COWI has won a contract with the Uganda Road Authority for a 400-kilometre highway that is to become a part of the A104 highway, linking the Kenyan port of Mombasa with the new country of South Sudan.

The newly signed contract for building highway A104 is the first ever of its kind in Ugandan history. This new contract, a so-called output- and performance-based road contract (OPRC), is an innovative new way of outsourcing maintenance and asset management.

"First of all, this is a huge and very exciting project for us. There is a great need for improving infrastructure in Uganda as well as in many other African countries. It is important that COWI be involved in these kinds of projects, as it seems that these contracts are the way of the future in Africa," says Jan Holm Pedersen, Project Director, Railways, Roads and Airports.

A chance for local progress

The project is situated in the north-eastern part of Uganda, running from the Kenyan border to the city of Gulu, all in all 403 kilometres of highway. The current road section consists of various dirt roads and some newly built tarmac roads. When completed, highway A104 will run through three countries: Kenya, Uganda and the newly independent South Sudan.

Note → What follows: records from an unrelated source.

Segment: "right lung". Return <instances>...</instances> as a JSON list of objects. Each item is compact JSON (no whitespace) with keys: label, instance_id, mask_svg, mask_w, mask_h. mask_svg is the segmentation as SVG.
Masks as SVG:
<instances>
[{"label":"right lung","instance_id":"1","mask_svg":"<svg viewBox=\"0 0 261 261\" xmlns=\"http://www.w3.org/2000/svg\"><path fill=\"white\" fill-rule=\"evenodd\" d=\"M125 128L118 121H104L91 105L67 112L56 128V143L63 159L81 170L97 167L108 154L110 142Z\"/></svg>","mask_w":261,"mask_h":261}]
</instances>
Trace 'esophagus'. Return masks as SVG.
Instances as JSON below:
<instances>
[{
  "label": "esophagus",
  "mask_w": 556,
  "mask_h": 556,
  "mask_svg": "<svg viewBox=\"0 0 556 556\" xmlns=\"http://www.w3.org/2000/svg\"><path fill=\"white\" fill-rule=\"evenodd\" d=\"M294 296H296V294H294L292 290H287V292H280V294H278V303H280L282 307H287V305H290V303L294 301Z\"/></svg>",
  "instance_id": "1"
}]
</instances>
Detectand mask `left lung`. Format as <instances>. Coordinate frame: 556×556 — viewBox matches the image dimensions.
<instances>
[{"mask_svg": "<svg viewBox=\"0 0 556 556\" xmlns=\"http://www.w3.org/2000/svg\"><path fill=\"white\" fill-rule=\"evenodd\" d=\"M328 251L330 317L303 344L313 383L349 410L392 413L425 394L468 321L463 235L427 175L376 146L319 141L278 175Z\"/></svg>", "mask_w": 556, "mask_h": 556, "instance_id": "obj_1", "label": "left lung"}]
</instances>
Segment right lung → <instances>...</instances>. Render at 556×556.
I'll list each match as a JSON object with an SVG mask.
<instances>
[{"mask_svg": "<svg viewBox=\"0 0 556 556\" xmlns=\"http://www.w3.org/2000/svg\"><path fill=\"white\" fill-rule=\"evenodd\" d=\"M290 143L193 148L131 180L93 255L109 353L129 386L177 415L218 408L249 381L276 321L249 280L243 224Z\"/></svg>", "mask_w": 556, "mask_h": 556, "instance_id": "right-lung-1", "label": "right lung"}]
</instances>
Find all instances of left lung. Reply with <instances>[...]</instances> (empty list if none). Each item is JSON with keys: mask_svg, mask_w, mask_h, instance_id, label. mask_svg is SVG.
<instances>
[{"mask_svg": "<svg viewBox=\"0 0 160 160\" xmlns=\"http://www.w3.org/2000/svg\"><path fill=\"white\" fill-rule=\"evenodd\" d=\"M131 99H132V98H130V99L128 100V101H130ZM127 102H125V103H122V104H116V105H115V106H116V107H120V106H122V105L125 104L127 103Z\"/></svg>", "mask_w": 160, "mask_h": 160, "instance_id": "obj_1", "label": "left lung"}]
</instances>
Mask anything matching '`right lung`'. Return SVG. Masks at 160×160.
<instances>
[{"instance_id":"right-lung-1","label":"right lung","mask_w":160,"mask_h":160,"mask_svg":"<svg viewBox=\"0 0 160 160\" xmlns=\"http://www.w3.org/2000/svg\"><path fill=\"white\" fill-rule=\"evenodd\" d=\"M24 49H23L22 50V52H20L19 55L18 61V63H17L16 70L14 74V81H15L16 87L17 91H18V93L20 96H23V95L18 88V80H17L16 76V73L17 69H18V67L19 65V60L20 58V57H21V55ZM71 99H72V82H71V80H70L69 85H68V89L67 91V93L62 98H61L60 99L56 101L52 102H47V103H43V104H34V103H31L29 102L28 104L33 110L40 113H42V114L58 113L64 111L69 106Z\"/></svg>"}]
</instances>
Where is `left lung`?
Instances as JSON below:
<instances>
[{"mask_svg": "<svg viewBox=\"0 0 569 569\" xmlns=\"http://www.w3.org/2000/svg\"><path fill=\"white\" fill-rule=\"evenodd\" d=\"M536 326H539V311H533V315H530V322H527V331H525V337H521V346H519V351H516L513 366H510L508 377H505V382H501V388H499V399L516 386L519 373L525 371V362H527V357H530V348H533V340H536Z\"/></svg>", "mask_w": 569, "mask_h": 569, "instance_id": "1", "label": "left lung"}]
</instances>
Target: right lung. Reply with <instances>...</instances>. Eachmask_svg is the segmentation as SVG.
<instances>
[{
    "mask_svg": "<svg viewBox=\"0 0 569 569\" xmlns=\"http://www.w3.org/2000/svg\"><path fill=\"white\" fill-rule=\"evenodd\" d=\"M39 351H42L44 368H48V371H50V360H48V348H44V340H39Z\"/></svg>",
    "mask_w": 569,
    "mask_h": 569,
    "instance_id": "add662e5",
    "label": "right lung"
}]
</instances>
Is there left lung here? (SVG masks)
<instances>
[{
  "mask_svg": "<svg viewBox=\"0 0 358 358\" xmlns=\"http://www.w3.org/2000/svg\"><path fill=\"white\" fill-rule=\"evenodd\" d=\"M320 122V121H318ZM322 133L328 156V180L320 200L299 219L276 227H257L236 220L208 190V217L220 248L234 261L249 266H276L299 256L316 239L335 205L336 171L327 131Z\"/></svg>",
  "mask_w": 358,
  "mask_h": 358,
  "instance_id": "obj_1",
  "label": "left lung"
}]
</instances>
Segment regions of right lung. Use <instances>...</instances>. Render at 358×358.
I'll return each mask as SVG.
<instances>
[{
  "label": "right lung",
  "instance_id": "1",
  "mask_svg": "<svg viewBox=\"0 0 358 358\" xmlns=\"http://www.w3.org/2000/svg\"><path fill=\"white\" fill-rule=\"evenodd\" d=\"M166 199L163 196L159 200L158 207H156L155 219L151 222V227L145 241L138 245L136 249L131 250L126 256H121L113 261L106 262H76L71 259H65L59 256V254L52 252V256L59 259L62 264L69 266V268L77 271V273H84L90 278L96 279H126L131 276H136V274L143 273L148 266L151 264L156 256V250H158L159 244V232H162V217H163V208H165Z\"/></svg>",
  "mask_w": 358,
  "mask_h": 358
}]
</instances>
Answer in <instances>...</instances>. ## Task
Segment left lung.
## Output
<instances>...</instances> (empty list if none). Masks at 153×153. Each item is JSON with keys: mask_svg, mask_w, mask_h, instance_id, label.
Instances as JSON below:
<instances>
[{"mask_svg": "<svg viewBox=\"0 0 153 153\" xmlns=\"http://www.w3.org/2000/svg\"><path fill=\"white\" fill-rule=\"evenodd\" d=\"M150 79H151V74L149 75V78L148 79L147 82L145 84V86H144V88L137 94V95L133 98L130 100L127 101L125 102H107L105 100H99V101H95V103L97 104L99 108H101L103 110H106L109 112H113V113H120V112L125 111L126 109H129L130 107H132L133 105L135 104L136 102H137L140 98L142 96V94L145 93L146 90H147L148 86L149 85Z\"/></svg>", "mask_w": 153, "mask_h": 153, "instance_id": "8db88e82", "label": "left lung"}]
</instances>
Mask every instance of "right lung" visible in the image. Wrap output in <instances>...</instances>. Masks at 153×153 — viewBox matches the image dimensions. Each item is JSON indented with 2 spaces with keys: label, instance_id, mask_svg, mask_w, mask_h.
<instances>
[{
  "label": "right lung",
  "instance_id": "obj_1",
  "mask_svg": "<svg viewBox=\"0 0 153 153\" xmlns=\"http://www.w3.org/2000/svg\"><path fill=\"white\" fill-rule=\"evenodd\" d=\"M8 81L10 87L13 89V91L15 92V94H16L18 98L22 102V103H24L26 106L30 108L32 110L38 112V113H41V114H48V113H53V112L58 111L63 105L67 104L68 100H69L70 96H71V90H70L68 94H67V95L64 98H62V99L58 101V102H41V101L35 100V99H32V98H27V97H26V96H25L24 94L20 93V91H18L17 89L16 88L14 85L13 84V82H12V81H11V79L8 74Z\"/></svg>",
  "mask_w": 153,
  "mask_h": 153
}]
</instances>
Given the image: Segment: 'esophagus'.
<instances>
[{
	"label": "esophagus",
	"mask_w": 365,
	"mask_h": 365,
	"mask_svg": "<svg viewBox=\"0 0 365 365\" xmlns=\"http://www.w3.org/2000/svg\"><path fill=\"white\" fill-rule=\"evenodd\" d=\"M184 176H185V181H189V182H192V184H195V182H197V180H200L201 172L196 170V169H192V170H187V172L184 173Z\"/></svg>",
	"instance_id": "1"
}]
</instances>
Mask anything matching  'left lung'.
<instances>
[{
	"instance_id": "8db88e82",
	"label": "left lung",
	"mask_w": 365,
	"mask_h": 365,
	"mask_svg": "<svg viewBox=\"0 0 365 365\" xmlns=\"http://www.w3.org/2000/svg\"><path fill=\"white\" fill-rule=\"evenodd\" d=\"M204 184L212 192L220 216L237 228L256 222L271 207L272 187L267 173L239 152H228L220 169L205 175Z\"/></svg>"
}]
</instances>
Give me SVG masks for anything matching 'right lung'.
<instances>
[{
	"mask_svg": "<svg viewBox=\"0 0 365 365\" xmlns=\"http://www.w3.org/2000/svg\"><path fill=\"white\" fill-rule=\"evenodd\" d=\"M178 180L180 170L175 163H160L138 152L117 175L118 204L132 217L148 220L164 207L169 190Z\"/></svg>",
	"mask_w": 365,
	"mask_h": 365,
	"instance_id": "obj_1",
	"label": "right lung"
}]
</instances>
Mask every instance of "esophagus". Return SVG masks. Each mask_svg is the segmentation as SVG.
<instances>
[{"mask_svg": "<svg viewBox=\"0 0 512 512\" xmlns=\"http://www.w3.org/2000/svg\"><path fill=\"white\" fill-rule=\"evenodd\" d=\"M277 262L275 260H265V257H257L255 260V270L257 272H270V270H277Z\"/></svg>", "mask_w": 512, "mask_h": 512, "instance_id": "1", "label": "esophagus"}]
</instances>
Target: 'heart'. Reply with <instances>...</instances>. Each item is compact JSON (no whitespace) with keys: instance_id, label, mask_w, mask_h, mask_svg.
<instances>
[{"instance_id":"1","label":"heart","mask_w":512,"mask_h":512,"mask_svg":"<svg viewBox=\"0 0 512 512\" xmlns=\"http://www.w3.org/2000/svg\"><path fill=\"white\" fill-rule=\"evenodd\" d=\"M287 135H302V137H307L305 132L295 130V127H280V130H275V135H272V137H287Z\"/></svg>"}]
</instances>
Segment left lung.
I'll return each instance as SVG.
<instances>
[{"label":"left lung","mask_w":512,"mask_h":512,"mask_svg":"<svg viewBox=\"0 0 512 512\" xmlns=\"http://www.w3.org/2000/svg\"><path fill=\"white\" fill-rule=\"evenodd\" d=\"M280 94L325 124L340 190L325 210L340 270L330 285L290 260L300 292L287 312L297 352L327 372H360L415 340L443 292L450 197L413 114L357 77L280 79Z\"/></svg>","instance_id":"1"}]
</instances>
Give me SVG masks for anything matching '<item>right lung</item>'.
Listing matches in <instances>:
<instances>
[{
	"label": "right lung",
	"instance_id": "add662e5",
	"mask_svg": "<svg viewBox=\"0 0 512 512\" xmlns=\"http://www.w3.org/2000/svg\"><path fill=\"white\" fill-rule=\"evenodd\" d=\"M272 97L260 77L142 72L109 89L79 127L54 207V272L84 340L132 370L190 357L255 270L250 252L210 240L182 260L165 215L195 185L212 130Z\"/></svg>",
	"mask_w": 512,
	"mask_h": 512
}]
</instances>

"South Sudan is only now building its first ever tarmac roads. Constructing this new highway will be of great importance to South Sudan trade and exports. Furthermore, it will create a lot of business along the highway in Uganda, where locals will be able to get about more easily as they won't have to travel to and from the marketplace on ramshackle dirt roads," says Holm Pedersen.

All over Africa, the potential for these kinds of infrastructure projects is huge, and according to Jan Holm Pedersen, building the A104 highway is a great opportunity for COWI to get a foot in the door in the future.

"A good reference in Africa can be the deciding factor when new assignments and projects come along, and the way things are going in Africa, the demand will only continue to rise," says Holm Pedersen.